Genelde "şu niye vardı da bu yoktu" gibisinden eleştiriler vardı. Tabii bunları en olmayacak şekilde ilettiler "üniversiteli gençlerimiz". Can Dündar da filmin ilk montajlı halinin 5-6 saat civarı olduğunu, doğal olarak bu şekilde yayınlamak istemediklerini söyledi. Bundan önce de ben, "2 saate sığdırmalıydık olanca şeyi" diyince, "ya ne olacak, 3 saat de yapabilirdiniz" şeklinde eleştirmiştim kendimce. Meğer işin başka kısmı varmış. Haklı tabii. Ayrıca bu esas hali filmin, tv'de bölüm bölüm gösterilecekmiş;bu iyi haber.
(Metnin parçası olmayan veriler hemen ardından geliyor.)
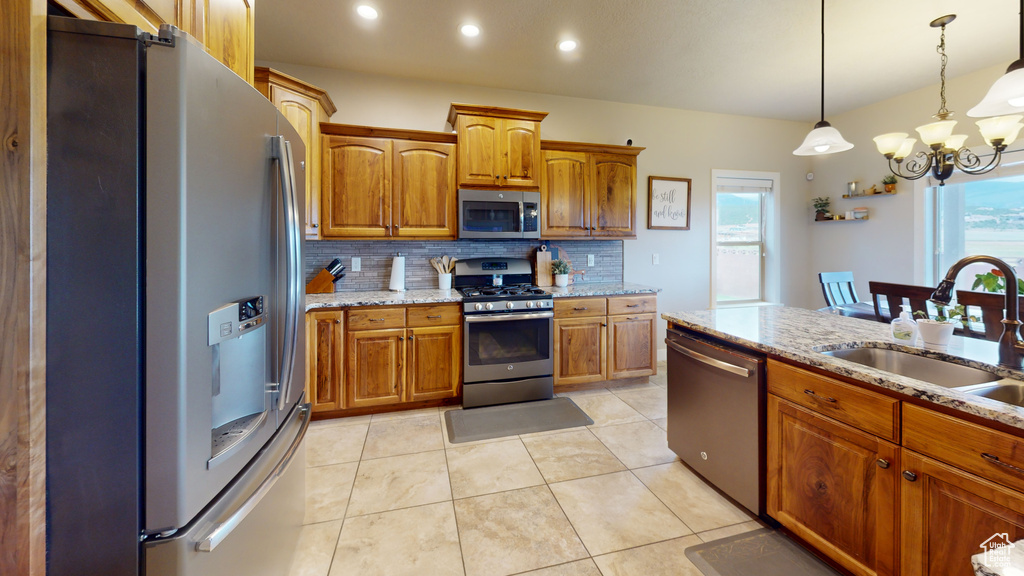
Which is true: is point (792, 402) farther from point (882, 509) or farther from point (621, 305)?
point (621, 305)

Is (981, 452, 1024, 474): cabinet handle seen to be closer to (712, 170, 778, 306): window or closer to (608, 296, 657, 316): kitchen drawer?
(608, 296, 657, 316): kitchen drawer

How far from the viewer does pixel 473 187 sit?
10.5ft

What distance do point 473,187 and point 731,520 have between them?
2.78 m

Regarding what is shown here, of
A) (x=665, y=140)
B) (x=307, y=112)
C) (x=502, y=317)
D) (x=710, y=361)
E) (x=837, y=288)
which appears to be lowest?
(x=710, y=361)

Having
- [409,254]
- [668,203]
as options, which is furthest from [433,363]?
[668,203]

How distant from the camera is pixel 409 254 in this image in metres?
3.41

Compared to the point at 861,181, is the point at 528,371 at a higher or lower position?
lower

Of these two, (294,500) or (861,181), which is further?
(861,181)

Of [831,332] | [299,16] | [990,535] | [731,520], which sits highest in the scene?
[299,16]

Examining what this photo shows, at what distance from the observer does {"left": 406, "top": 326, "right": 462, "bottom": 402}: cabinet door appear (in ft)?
9.50

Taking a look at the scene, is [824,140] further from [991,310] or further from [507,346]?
[507,346]

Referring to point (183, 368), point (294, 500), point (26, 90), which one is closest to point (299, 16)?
point (26, 90)

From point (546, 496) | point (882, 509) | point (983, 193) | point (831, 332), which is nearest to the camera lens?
point (882, 509)

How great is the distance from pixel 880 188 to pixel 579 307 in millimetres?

Sanırım Dvd'si de çıkar, ki bu çook daha iyi olur.

Filmi izlemeden, söylenenler sonucunda bayağı bir fikrim oldu hakkında. İzledikten sonra daha detaylı üstünde konuşacağım burada tabii.
Programın itici kısımları, çok bi' bok bildiğini sanıp, Can Dündar'a hesap sorar gibi, ne bileyim herhangi bir şeyin acısını çıkarır gibi sorulan sorulardı. Bazıları soru da sormadı, direkt hönkürdü adamın suratına. Bunların bazılarını siz Lappappa okuyucuları için tespit ettik ve az sonra bu salakları çözümleyip bir güzel söveceğiz. Bu ameleler, genel olarak nasıl bir genç nesile sahip olduğumuz hakkında da fikir verecek bize.

1.Sol kolunda Atatürk'ün imzasını (hani şu meşhur "K. Atatürk" olan var ya, hatırladınız evet) taşıyan kız. Tip olarak bayağı böyle, hani olur ya, hararetli solcu kızlar vardır, kazak giyerler yaz-kış, odur. Ağzından salyalar fırlatarak 10 saniye filan konuştu, meramı şuymuş:Neymiş efenim, Can Dündar, sorulan sorulara adam gibi cevap vermiyormuş, hep lafı kıvırtıyormuş, ne yapmaya çalışıyormuş da muş da muş. Ulan araverti, adam olanca samimiyetiyle Atatürk hakkında bir film yapmış, ve gelmiş senin o sikindirik okuluna, tüm efendiliğiyle cevaplıyor o bütün salak-yanlı soruları. Daha ne istiyorsun? Ha illa senin istediğin gibi konuşacak, yoksa olmaz değil mi? Bu kızın kolunda Atatürk dövmesi var(o kadar seviyor yani kendince. Aslında ne güzel değil mi, ama öyle değil işte), karşısındaki adam da son derece samimi bir Atatürkçü, oğluna Ata'yı doğru tanıtmak, anlatmak için senelerce araştırıp-didinip belgesel yapan bir adam. Kim daha "gerçek", kim haklı? Ortada işte...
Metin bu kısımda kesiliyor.